EXERCISE:
Only the lines from the one containing "Given this setup, evaluate" through the end of the entries should be repeated, exactly as they appear, first and last included.

Records contained in a dataset
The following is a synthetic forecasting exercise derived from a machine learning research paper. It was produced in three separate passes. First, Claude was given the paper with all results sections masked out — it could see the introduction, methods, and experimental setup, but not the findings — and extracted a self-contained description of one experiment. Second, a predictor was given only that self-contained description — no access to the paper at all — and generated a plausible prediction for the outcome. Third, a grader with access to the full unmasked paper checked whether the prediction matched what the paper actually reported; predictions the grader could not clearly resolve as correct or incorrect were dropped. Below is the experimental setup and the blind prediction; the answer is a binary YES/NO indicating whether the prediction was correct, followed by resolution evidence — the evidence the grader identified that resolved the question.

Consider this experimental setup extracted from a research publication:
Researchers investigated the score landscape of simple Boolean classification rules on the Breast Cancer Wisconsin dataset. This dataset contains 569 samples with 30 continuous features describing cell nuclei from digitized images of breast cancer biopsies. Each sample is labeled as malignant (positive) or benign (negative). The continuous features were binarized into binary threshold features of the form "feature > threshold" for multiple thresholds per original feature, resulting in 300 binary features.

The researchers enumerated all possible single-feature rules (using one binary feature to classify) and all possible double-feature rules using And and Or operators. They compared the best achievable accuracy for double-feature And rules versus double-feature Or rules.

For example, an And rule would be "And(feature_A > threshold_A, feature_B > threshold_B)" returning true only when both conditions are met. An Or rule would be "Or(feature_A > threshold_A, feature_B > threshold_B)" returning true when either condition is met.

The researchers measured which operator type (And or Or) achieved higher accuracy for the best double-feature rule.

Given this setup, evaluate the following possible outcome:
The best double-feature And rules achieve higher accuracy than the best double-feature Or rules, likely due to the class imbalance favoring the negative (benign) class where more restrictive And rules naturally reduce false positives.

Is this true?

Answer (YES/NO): YES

RESPONSE:
Given this setup, evaluate the following possible outcome:
The best double-feature And rules achieve higher accuracy than the best double-feature Or rules, likely due to the class imbalance favoring the negative (benign) class where more restrictive And rules naturally reduce false positives.

Is this true?

Answer (YES/NO): YES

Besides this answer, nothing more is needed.